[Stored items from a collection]
--------

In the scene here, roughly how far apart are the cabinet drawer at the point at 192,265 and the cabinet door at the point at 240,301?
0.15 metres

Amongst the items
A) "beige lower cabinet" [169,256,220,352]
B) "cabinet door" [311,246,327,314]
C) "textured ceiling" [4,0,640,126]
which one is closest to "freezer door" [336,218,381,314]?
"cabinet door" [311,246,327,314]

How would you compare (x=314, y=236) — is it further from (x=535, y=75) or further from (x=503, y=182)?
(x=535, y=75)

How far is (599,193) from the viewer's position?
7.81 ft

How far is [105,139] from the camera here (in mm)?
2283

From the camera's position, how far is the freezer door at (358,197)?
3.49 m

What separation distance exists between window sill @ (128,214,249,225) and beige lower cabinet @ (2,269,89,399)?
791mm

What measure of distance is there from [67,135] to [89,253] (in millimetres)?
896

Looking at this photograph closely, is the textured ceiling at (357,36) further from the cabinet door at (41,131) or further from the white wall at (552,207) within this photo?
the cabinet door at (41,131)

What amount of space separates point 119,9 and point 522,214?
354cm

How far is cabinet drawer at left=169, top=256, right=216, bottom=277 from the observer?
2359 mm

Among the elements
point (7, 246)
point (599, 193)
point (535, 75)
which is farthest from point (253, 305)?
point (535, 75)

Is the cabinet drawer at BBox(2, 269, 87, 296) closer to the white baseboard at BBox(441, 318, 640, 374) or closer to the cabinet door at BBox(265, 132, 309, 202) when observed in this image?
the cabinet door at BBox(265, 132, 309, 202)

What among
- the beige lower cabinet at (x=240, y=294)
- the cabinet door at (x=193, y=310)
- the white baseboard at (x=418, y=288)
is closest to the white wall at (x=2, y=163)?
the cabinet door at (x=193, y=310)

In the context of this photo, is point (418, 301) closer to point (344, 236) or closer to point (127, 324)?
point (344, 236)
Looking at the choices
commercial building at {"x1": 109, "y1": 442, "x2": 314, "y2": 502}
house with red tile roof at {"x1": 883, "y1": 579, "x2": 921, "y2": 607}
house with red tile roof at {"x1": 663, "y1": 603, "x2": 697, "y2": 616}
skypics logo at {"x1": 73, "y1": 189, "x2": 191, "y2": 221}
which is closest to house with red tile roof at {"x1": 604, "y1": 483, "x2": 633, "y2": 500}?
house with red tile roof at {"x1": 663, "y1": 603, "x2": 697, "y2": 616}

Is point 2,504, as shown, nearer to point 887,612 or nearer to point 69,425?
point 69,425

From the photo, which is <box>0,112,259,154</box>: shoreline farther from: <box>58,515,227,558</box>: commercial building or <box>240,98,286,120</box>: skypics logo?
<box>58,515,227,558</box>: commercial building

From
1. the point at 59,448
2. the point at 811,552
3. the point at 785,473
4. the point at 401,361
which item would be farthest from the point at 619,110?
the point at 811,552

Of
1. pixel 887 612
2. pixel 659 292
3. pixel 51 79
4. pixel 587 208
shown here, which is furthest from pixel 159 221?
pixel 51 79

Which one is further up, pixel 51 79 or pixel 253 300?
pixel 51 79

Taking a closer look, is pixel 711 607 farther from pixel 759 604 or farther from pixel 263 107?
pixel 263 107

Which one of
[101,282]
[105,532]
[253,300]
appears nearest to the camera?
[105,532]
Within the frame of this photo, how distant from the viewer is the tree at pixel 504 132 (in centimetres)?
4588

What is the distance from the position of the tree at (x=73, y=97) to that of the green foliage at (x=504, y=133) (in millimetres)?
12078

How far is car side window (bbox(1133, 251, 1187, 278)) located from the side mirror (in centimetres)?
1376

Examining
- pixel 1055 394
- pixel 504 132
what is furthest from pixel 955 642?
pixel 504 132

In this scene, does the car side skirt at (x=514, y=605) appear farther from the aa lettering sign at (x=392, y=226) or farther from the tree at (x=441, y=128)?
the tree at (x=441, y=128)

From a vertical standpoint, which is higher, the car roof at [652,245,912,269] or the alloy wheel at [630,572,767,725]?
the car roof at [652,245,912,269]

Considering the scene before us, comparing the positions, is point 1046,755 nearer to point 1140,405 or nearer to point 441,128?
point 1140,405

--------

Can you convert all of the records above into a numbered list, dropping the blank lines?

> **Correct result**
1. In the scene here, roughly how far apart are the cabinet drawer at the point at 192,265 and the cabinet door at the point at 240,301?
2. 0.15 metres
3. Amongst the items
4. A) "beige lower cabinet" [169,256,220,352]
5. B) "cabinet door" [311,246,327,314]
6. C) "textured ceiling" [4,0,640,126]
7. which one is closest to "freezer door" [336,218,381,314]?
8. "cabinet door" [311,246,327,314]
9. How would you compare (x=314, y=236) — is it further from (x=535, y=75) or further from (x=503, y=182)?
10. (x=535, y=75)
11. How far is (599,193) from the viewer's position?
12. 7.81 ft
13. How far is [105,139] from the camera here (in mm)?
14. 2283
15. From the camera's position, how far is the freezer door at (358,197)?
16. 3.49 m
17. What separation distance exists between window sill @ (128,214,249,225) and beige lower cabinet @ (2,269,89,399)?
18. 791mm
19. What measure of distance is there from [67,135] to [89,253] (in millimetres)?
20. 896
21. Looking at this photograph closely, is the textured ceiling at (357,36) further from the cabinet door at (41,131) or further from the white wall at (552,207) within this photo?
22. the cabinet door at (41,131)
23. What amount of space separates point 119,9 and point 522,214?
24. 354cm
25. How far is cabinet drawer at left=169, top=256, right=216, bottom=277 from the observer?
26. 2359 mm
27. Among the elements
28. point (7, 246)
29. point (599, 193)
30. point (535, 75)
31. which is farthest from point (253, 305)?
32. point (535, 75)
33. Is the cabinet drawer at BBox(2, 269, 87, 296) closer to the white baseboard at BBox(441, 318, 640, 374) or closer to the cabinet door at BBox(265, 132, 309, 202) when observed in this image?
34. the cabinet door at BBox(265, 132, 309, 202)
35. What among
36. - the beige lower cabinet at (x=240, y=294)
37. - the cabinet door at (x=193, y=310)
38. - the white baseboard at (x=418, y=288)
39. is closest to the white wall at (x=2, y=163)?
40. the cabinet door at (x=193, y=310)
41. In the context of this photo, is point (418, 301) closer to point (344, 236) or closer to point (127, 324)?
42. point (344, 236)
43. Looking at the choices
44. commercial building at {"x1": 109, "y1": 442, "x2": 314, "y2": 502}
45. house with red tile roof at {"x1": 883, "y1": 579, "x2": 921, "y2": 607}
46. house with red tile roof at {"x1": 663, "y1": 603, "x2": 697, "y2": 616}
47. skypics logo at {"x1": 73, "y1": 189, "x2": 191, "y2": 221}
48. which is closest to house with red tile roof at {"x1": 604, "y1": 483, "x2": 633, "y2": 500}?
49. house with red tile roof at {"x1": 663, "y1": 603, "x2": 697, "y2": 616}
50. Is point 2,504, as shown, nearer to point 887,612 or nearer to point 69,425?
51. point 69,425
52. From the photo, which is <box>0,112,259,154</box>: shoreline farther from: <box>58,515,227,558</box>: commercial building or <box>240,98,286,120</box>: skypics logo?
53. <box>58,515,227,558</box>: commercial building
54. From
55. 1. the point at 59,448
56. 2. the point at 811,552
57. 3. the point at 785,473
58. 4. the point at 401,361
59. which item would be farthest from the point at 619,110?
60. the point at 811,552
61. Of
62. 1. pixel 887 612
63. 2. pixel 659 292
64. 3. pixel 51 79
65. 4. pixel 587 208
66. shown here, which is furthest from pixel 159 221?
67. pixel 51 79
68. Which one is further up, pixel 51 79 or pixel 253 300?
69. pixel 51 79
70. Taking a closer look, is pixel 711 607 farther from pixel 759 604 or farther from pixel 263 107?
71. pixel 263 107
72. Which one of
73. [101,282]
74. [105,532]
75. [253,300]
76. appears nearest to the camera?
77. [105,532]
78. Within the frame of this photo, how distant from the viewer is the tree at pixel 504 132 (in centimetres)?
79. 4588
80. What is the distance from the position of the tree at (x=73, y=97) to that of the green foliage at (x=504, y=133) (in millimetres)?
81. 12078
82. How far is car side window (bbox(1133, 251, 1187, 278)) located from the side mirror (in centimetres)?
83. 1376
84. Examining
85. - pixel 1055 394
86. - pixel 504 132
87. what is furthest from pixel 955 642?
88. pixel 504 132
89. In this scene, does the car side skirt at (x=514, y=605) appear farther from the aa lettering sign at (x=392, y=226) or farther from the tree at (x=441, y=128)?
90. the tree at (x=441, y=128)
91. From a vertical standpoint, which is higher, the car roof at [652,245,912,269] or the alloy wheel at [630,572,767,725]?
92. the car roof at [652,245,912,269]
93. Considering the scene before us, comparing the positions, is point 1046,755 nearer to point 1140,405 or nearer to point 441,128?
94. point 1140,405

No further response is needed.